1 Par son pourvoi, la société Showa Denko KK (ci-après «SDK») demande l’annulation partielle de l’arrêt du Tribunal de première instance des Communautés européennes du 29 avril 2004, Tokai Carbon e.a./Commission (T‑236/01, T-239/01, T-244/01 à T-246/01, T-251/01 et T-252/01, Rec. p. II‑1181, ci-après l’«arrêt attaqué»), en ce qu’il a fixé à 10 440 000 euros le montant de l’amende infligée à la requérante par la décision 2002/271/CE de la Commission, du 18 juillet 2001, relative à une procédure d’application de l’article 81 du traité CE et de l’article 53 de l’accord EEE – Affaire COMP/E‑1/36.490 – Électrodes de graphite (JO 2002, L 100, p. 1, ci-après la «décision litigieuse»).

Le cadre juridique

Le règlement n° 17

2 L’article 15 du règlement n° 17 du Conseil, du 6 février 1962, premier règlement d’application des articles [81] et [82] du traité (JO 1962, 13, p. 204), prévoit:

«1. La Commission peut, par voie de décision, infliger aux entreprises et associations d’entreprises des amendes d’un montant de cent à cinq mille unités de compte lorsque, de propos délibéré ou par négligence:

[…]

b) elles fournissent un renseignement inexact en réponse à une demande faite en application de l’article 11, paragraphe 3 ou 5, […]

[…]

2. La Commission peut, par voie de décision, infliger aux entreprises et associations d’entreprises des amendes de mille unités de compte au moins et d’un million d’unités de compte au plus, ce dernier montant pouvant être porté à dix pour cent du chiffre d’affaires réalisé au cours de l’exercice social précédent par chacune des entreprises ayant participé à l’infraction, lorsque, de propos délibéré ou par négligence:

a) elles commettent une infraction aux dispositions de l’article [81], paragraphe 1, ou de l’article [82] du traité, […]

[…]

Pour déterminer le montant de l’amende, il y a lieu de prendre en considération, outre la gravité de l’infraction, la durée de celle-ci.

[...]»

Les lignes directrices

3 La communication de la Commission intitulée «Lignes directrices pour le calcul des amendes infligées en application de l’article 15 paragraphe 2 du règlement n° 17 et de l’article 65 paragraphe 5 du traité CECA» (JO 1998, C 9, p. 3, ci-après les «lignes directrices») énonce dans son préambule:

«Les principes posés par les […] lignes directrices devraient permettre d’assurer la transparence et le caractère objectif des décisions de la Commission tant à l’égard des entreprises qu’à l’égard de la Cour de justice, tout en affirmant la marge discrétionnaire laissée par le législateur à la Commission pour la fixation des amendes dans la limite de 10 % du chiffre d’affaires global des entreprises.
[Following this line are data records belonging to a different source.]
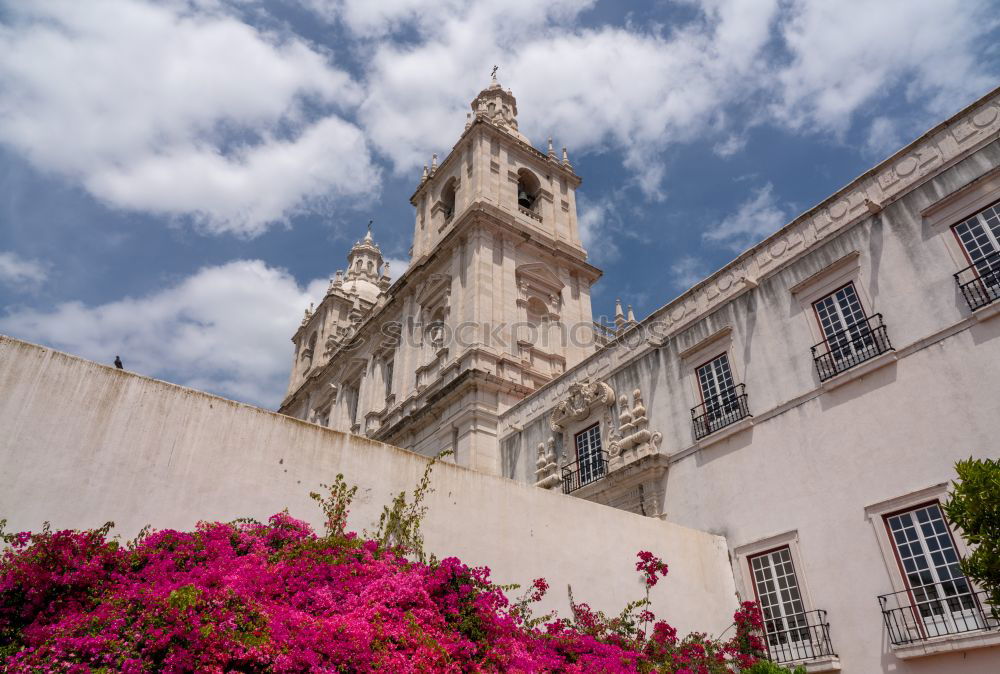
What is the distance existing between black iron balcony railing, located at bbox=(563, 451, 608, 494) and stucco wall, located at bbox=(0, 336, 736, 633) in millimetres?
3786

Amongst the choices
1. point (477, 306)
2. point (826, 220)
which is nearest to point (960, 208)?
point (826, 220)

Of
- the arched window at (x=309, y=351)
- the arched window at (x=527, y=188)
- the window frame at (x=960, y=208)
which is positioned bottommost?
the window frame at (x=960, y=208)

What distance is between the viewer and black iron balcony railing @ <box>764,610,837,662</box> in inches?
406

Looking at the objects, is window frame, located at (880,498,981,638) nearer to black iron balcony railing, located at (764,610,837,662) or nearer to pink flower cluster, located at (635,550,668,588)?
black iron balcony railing, located at (764,610,837,662)

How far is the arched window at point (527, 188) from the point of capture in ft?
98.2

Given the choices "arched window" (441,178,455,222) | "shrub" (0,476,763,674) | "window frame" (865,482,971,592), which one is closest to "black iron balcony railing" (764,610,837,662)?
"window frame" (865,482,971,592)

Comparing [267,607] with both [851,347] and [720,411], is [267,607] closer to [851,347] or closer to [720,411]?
[720,411]

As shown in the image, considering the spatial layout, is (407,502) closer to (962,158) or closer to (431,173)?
(962,158)

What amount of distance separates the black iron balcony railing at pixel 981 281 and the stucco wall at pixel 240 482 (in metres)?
6.22

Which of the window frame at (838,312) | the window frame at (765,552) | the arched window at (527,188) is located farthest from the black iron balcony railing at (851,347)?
the arched window at (527,188)

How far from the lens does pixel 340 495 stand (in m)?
9.23

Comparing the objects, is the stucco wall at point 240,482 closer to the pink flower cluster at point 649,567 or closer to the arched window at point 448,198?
the pink flower cluster at point 649,567

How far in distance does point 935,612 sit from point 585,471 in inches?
312

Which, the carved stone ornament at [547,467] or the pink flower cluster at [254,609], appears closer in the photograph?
the pink flower cluster at [254,609]
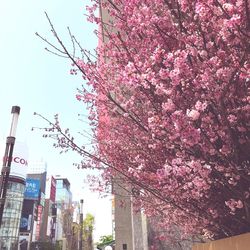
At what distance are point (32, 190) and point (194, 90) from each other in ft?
198

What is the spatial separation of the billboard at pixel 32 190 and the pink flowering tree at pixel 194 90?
190ft

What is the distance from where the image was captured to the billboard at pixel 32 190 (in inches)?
2349

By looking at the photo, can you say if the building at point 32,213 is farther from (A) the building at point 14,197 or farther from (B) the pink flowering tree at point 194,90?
(B) the pink flowering tree at point 194,90

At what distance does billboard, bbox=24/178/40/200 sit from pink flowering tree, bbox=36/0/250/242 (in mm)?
58036

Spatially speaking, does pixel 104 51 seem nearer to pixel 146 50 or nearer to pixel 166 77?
pixel 146 50

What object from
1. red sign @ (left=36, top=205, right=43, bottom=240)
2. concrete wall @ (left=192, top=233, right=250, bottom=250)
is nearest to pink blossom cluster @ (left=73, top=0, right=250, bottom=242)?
concrete wall @ (left=192, top=233, right=250, bottom=250)

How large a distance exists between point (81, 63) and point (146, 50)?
0.94 m

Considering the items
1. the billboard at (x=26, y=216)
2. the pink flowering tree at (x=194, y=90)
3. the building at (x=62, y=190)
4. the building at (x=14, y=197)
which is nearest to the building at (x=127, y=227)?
the pink flowering tree at (x=194, y=90)

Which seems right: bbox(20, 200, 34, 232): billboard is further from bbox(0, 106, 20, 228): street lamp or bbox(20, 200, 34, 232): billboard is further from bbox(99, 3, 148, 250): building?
bbox(0, 106, 20, 228): street lamp

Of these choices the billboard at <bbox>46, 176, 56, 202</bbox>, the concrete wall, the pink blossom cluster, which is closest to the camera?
the pink blossom cluster

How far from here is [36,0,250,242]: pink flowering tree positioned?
10.6 feet

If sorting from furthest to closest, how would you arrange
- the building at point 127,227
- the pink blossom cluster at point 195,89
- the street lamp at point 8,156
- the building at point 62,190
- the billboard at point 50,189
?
1. the building at point 62,190
2. the billboard at point 50,189
3. the building at point 127,227
4. the street lamp at point 8,156
5. the pink blossom cluster at point 195,89

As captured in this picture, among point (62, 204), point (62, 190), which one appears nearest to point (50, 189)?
point (62, 204)

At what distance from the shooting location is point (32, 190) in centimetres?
6059
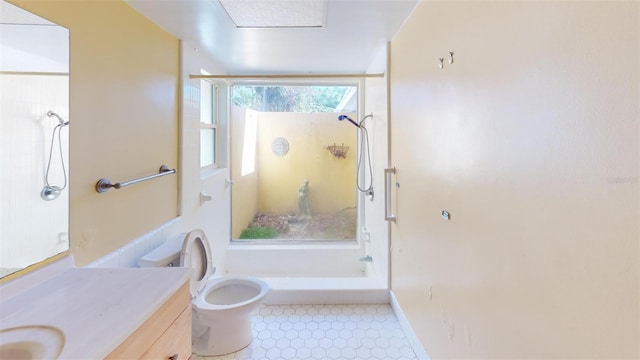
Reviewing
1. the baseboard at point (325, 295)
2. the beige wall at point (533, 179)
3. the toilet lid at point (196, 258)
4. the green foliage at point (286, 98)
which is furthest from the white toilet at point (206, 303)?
the green foliage at point (286, 98)

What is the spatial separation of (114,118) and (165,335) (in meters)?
1.17

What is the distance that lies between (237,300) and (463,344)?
1.52 meters

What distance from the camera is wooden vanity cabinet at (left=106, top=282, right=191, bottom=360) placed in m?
0.90

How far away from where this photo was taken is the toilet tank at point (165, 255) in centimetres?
181

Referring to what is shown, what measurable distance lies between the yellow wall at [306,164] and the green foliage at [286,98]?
0.26 ft

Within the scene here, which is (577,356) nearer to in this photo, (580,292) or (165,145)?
(580,292)

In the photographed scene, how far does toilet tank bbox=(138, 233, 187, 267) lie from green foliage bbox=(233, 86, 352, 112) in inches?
79.3

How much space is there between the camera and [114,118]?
66.7 inches

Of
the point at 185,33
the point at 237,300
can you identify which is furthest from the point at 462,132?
the point at 185,33

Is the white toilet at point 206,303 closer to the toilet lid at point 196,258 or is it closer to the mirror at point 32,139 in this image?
the toilet lid at point 196,258

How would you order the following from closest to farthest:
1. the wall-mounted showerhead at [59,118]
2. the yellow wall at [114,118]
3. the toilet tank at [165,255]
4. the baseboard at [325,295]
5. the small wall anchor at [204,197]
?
the wall-mounted showerhead at [59,118] < the yellow wall at [114,118] < the toilet tank at [165,255] < the baseboard at [325,295] < the small wall anchor at [204,197]

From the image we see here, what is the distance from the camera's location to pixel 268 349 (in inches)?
82.4

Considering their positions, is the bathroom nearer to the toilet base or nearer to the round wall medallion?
the toilet base

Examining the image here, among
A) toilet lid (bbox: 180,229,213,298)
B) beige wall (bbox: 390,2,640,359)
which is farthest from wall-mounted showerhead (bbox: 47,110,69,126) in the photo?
beige wall (bbox: 390,2,640,359)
Cette marge devra toutefois s’exprimer dans une ligne politique cohérente et non discriminatoire adaptée aux objectifs poursuivis dans la répression des infractions aux règles de concurrence.

La nouvelle méthodologie applicable pour le montant de l’amende obéira dorénavant au schéma suivant, qui repose sur la fixation d’un montant de base auquel s’appliquent des majorations pour tenir compte des...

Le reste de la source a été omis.